Where does the name The Plantation Journal come from?
The Plantation Journal comes from my own photographic work. The first exhibition we put up in the space in Ridley Road Market did include my work in which was about plants. We needed a name for the space, and then by looking at all the pot plants placed around in the space, together with images of plants on the wall we decided for name The Plantation Studio, in which has become The Plantation Journal.
What do you look for when you select photographers to include in the journal?
They all have to communicate, to tell a story through the pages. The projects have to be strong enough individually, but also work together with the other images as a new series. It’s fun how the research process unfolds.
Firstly, I usually find the subject matter of the journal, then one photographer that fits into that subject matter, then naturally the other photographers follow. The projects are all different, through the techniques they use, the subjects or the meaning; but they manage to communicate different aspects of the same subject matter. The commissioned writer for each journal brings the images and ties it all together.
The journals all have somewhat of a narrow brief, such as ‘Sculptural Photography’, ‘Sculptural Body’, or ‘Sculptural Landscape’, allowing a curated journal where the subject matter works as a guideline for me.
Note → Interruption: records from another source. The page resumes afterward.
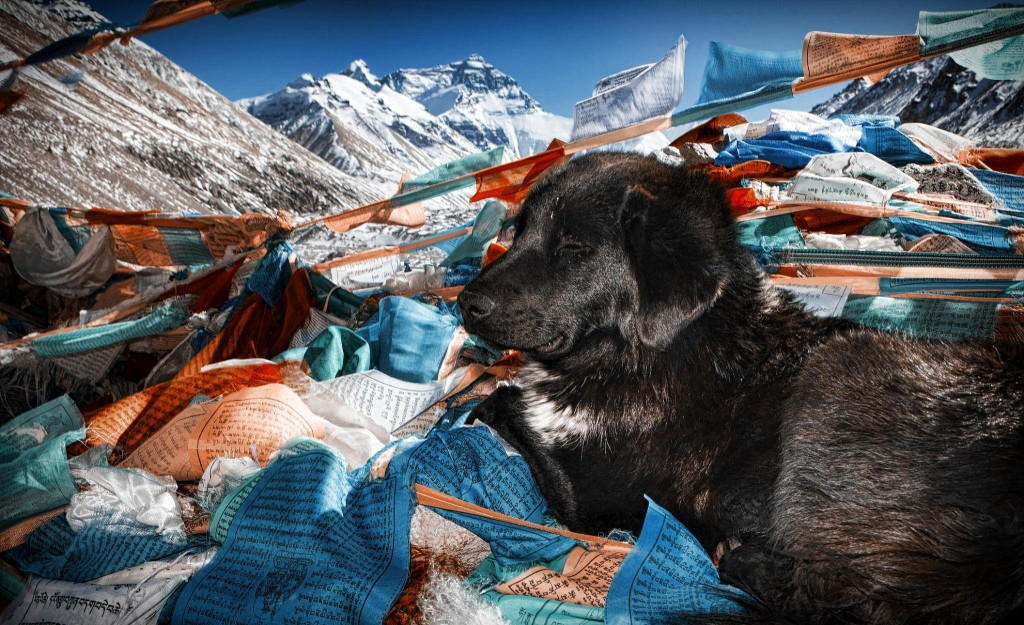 Iconic treks in asia everest base camp Flickr image by Christopher Michel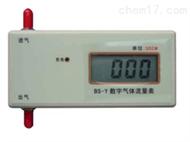 BXS08-BS-Y数字气体流量计 气体流量测定仪 数字气体流量测试仪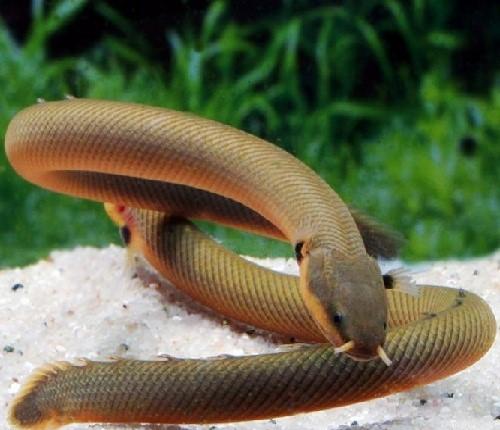 Аквариумная рыба-змея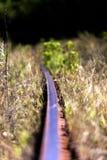 Spoorweg in het bos royalty-vrije stock foto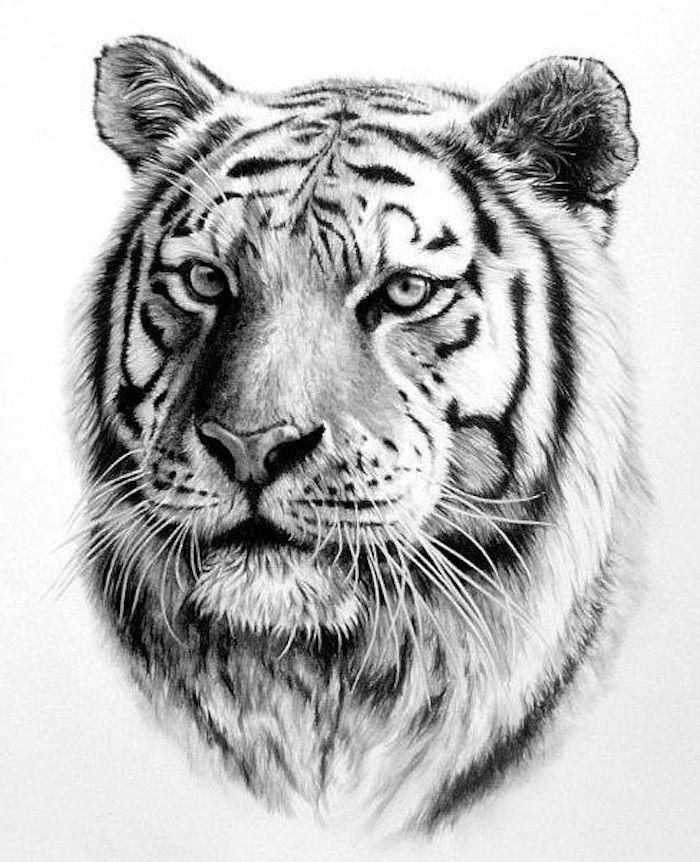 zeichnung in schwarz und weiß, tigerkopf, vorlage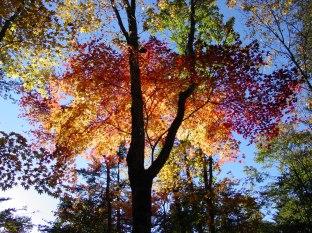 Campground in Autumn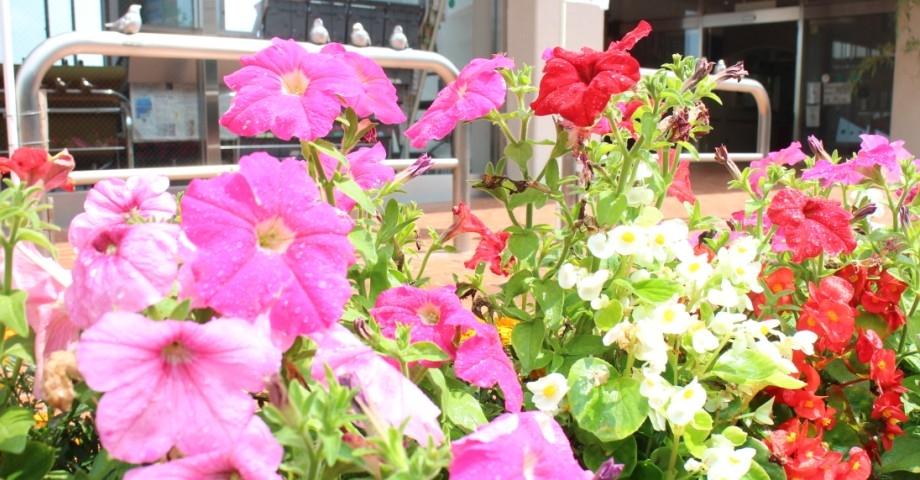 事務室前の花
The editions take on the form of a curated exhibition in book format, was that the initial intention of the zine?
Yes, that was the idea, to become an extension of the exhibition space. The selection process for the journal works in the same way as the selection process for an exhibition. For an exhibition, the images create a narrative when seen together on the wall, which can be translated to the pages of the journal.
How do you balance working on ‘The Plantation Journal’ with your own work?
After starting the journal, there’s definitely been less time to do my own photographic work. The journey started off with work I found in the research process for my own work, images that I felt the need to present and find a display for. The Plantation Journal has allowed me to combine my interest for curating with photography, even though it’s not my own work I’m presenting, my work is in the curation, which I feel my own practice has grown into.
I still do work for myself but haven’t focused on showing that since I started the journal, although I am still exploring ways to develop that work. The focus now is clearly on the curation of photography through exhibitions and publications.
Do you find your own practice influences The Plantation Journal, or the other way around? Or do you consider them as completely separate things?
They both influence each other. My interest in my own work centers around the sculptural element of image making. I feel my own photographic work has grown from my interest in curating and the two reflect that interest I have. I feel my experience with my own photographic work is necessary for the work I am doing with the journal.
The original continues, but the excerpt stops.